Starting at the line with "As observed in", transcribe each line through the final one, both included, and add nothing.

→ Given information:
(begin)
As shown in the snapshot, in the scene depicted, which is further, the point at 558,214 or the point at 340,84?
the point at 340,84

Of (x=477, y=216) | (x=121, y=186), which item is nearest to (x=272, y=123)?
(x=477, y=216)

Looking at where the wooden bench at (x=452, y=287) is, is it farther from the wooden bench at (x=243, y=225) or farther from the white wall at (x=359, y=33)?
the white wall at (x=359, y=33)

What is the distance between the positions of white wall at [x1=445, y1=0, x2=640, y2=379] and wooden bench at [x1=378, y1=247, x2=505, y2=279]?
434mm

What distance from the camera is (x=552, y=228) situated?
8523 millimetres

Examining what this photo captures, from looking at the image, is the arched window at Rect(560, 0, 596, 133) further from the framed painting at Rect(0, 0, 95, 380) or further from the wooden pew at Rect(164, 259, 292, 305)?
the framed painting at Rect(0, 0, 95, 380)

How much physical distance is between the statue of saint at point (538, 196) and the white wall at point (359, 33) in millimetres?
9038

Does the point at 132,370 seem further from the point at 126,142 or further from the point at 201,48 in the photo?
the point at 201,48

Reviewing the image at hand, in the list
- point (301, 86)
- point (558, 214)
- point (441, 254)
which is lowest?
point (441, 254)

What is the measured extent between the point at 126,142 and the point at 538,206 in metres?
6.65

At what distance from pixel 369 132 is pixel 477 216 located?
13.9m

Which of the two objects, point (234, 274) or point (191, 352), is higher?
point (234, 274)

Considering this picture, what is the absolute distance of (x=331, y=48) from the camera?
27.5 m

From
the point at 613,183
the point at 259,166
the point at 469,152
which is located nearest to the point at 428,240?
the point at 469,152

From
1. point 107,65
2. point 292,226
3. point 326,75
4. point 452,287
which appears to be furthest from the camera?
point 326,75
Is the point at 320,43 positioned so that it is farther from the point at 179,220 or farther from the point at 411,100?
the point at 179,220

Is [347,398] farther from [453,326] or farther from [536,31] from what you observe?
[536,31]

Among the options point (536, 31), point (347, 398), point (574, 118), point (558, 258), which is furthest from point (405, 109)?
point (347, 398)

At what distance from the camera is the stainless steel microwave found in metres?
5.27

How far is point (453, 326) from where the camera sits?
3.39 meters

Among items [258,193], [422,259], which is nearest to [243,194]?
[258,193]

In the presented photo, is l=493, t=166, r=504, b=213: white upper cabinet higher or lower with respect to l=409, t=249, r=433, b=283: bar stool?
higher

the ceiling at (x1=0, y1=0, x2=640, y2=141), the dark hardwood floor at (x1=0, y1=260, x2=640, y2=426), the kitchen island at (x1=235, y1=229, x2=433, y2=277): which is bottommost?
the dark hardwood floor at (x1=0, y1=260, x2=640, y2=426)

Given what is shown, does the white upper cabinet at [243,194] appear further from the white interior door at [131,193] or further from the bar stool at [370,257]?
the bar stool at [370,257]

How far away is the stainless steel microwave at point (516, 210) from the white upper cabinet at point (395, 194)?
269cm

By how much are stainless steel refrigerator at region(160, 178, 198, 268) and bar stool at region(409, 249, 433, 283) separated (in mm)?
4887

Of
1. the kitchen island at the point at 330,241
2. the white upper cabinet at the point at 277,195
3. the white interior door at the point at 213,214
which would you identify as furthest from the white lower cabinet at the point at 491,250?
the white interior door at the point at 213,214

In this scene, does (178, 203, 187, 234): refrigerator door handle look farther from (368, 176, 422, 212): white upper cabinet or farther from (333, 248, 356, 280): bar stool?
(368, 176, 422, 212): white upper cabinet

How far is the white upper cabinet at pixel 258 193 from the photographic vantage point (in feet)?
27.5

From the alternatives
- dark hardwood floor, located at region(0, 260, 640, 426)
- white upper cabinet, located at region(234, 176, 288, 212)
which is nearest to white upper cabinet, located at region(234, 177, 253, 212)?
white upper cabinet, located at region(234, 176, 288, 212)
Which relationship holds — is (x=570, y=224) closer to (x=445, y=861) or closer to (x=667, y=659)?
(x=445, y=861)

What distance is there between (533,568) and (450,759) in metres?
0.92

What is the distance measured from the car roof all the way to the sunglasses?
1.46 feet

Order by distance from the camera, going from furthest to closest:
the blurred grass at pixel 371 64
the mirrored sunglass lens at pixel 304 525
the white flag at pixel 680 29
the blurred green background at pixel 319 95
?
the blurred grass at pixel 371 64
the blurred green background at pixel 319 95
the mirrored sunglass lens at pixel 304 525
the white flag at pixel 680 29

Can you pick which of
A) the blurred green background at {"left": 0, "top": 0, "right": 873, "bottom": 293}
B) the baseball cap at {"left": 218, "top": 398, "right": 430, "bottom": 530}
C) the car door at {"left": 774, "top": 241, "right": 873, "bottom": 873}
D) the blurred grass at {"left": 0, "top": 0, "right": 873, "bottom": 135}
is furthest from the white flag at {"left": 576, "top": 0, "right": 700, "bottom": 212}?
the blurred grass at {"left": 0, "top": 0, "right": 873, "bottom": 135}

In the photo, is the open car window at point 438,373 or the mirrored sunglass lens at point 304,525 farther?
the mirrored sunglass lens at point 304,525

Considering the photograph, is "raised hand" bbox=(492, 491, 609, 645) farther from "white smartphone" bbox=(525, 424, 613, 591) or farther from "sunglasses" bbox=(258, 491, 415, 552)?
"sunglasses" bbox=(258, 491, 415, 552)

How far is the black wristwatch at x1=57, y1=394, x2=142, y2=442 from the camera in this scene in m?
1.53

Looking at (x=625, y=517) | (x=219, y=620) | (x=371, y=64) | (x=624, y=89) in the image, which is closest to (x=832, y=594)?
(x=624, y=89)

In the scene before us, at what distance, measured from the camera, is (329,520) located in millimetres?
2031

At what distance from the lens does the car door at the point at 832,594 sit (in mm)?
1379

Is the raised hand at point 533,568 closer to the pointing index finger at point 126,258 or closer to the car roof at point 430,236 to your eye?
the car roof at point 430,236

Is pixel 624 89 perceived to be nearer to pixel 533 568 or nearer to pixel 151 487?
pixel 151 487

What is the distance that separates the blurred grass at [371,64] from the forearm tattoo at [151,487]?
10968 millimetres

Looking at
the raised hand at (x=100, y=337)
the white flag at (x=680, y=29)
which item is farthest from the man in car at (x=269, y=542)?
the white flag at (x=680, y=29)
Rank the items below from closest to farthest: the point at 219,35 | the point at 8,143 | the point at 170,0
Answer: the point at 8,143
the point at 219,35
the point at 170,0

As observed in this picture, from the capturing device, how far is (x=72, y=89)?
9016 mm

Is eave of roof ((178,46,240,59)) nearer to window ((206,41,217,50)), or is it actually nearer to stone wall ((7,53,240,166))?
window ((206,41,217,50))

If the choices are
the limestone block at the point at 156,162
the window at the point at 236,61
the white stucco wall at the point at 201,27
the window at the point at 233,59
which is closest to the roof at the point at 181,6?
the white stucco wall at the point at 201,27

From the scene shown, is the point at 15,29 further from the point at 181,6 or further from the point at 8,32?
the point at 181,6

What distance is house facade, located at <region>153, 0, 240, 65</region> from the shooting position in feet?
(end)
→ Reply:
As observed in this picture, from the capturing device, how far is (x=72, y=89)?
9016 mm

Is eave of roof ((178,46,240,59)) nearer to window ((206,41,217,50)), or is it actually nearer to stone wall ((7,53,240,166))?
window ((206,41,217,50))

If the choices are
the limestone block at the point at 156,162
the window at the point at 236,61
the white stucco wall at the point at 201,27
the window at the point at 233,59
which is closest to the roof at the point at 181,6?
the white stucco wall at the point at 201,27

From the scene shown, is the point at 15,29 further from the point at 181,6 or further from the point at 8,32?
the point at 181,6

What distance is house facade, located at <region>153, 0, 240, 65</region> from the shooting position in feet?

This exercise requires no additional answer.